At some point the lead kayak turned inland and we duly followed. Now, instead of swimming across the waves they came from behind us, which changed the feel of the swim, and they soon disappeared completely as we entered the more sheltered part of the river.
We were now caught on the incoming tide and raced upriver at a fantastic pace, much faster than normal swimming speed. The lead kayak zigzagged from one side of the river to the other, and as we had no other instructions, we followed. We flew past a small harbour and a collection of sailing boats and continued inland.
Because of the last minute change the course and the speed of the current affecting our distance perceptions we had no real idea of how far to go. The finish, when it came, was sudden and disappointingly soon. We’d only been in the water a little over 20 minutes, had got used to it and were enjoying speeding through the beautiful wooded valley.

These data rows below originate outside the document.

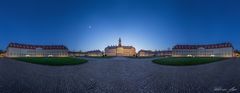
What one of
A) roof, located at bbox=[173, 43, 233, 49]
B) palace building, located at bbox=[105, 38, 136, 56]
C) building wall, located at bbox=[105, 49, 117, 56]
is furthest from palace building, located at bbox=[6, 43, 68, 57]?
roof, located at bbox=[173, 43, 233, 49]

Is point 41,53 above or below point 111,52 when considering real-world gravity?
below

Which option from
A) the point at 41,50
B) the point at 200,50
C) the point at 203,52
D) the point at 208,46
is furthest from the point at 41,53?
the point at 208,46

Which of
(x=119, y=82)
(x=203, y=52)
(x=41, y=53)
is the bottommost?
(x=119, y=82)

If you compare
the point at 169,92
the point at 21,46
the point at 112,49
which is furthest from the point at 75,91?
the point at 112,49

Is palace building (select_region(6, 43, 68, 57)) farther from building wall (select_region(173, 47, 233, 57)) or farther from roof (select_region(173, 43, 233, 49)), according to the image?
roof (select_region(173, 43, 233, 49))


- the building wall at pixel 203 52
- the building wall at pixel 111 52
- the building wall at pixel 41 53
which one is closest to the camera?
the building wall at pixel 203 52

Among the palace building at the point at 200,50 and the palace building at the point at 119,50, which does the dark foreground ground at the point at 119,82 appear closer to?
the palace building at the point at 200,50

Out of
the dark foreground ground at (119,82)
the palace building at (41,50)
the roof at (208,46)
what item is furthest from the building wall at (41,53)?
the dark foreground ground at (119,82)

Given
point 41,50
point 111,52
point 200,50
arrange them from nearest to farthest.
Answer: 1. point 200,50
2. point 41,50
3. point 111,52

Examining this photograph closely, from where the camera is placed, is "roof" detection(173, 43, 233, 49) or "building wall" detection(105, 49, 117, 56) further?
"building wall" detection(105, 49, 117, 56)

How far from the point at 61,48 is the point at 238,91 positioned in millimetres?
146996

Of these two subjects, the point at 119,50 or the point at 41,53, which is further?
the point at 119,50

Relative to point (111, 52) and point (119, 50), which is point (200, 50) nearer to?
point (119, 50)

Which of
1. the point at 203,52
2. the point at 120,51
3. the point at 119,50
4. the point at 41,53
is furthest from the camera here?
the point at 119,50
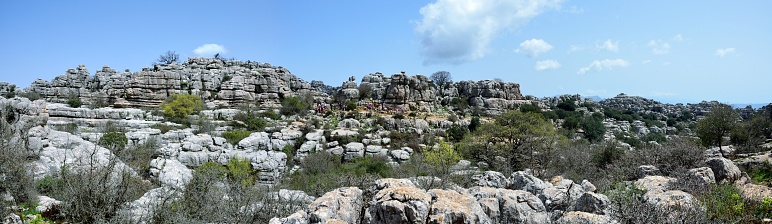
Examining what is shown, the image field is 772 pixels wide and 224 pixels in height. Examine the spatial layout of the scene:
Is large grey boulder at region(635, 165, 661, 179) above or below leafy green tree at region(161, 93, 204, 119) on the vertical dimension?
below

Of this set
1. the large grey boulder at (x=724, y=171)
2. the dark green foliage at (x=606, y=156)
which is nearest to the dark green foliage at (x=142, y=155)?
the large grey boulder at (x=724, y=171)

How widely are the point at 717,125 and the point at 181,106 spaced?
157 feet

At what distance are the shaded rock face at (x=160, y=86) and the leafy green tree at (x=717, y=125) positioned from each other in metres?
48.2

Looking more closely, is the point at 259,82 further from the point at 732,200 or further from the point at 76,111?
the point at 732,200

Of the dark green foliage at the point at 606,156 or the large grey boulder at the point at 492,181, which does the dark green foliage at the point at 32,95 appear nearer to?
the large grey boulder at the point at 492,181

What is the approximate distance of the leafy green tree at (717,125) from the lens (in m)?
22.3

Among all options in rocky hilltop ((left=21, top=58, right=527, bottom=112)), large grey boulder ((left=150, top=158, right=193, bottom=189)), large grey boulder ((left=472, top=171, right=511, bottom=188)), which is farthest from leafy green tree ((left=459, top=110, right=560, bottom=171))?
rocky hilltop ((left=21, top=58, right=527, bottom=112))

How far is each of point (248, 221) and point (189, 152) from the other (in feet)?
66.2

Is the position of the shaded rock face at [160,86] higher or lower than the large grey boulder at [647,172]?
higher

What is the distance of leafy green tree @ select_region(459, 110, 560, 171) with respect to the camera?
73.8 ft

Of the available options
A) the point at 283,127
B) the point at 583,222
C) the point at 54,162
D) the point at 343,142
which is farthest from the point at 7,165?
the point at 283,127

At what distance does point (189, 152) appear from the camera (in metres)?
25.5

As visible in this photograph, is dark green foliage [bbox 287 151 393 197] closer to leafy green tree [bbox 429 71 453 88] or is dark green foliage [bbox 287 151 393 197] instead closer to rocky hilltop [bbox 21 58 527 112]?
rocky hilltop [bbox 21 58 527 112]

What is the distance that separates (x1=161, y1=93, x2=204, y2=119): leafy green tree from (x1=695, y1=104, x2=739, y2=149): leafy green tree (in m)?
45.0
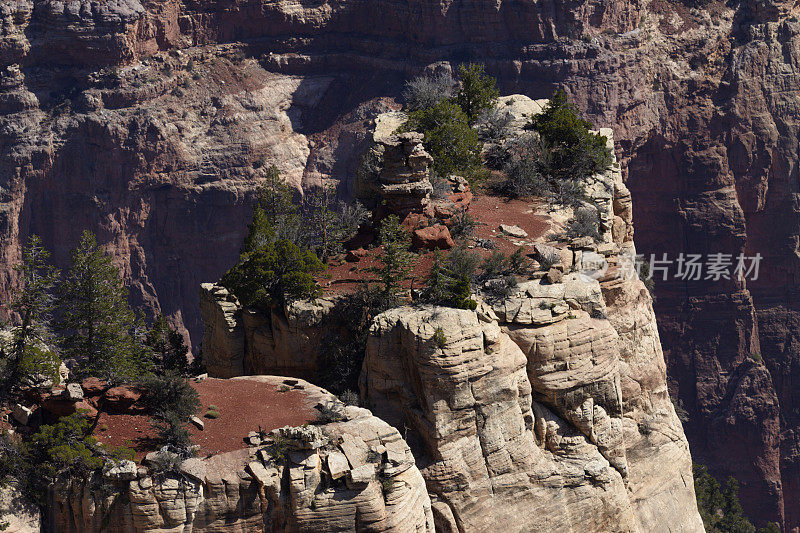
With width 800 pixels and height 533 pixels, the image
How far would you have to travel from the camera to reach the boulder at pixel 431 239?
53.8 metres

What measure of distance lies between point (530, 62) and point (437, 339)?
338ft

Still, there was some compensation in the form a hot mug of soup, a slice of buttered (wholemeal) bread and a biscuit; something, I think, we should campaign to have at the end of every swim.
Endurance Life have two other events in their Wild Swim Series this year: Helford Estuary on 11 June and the Dart Estuary on 17 July. These are both point-to-point swims of 4 and 5 miles respectively. If the organisation, atmosphere and scenery are as good as this swim, they’ll be well worth doing. See www.endurancelife.com for details.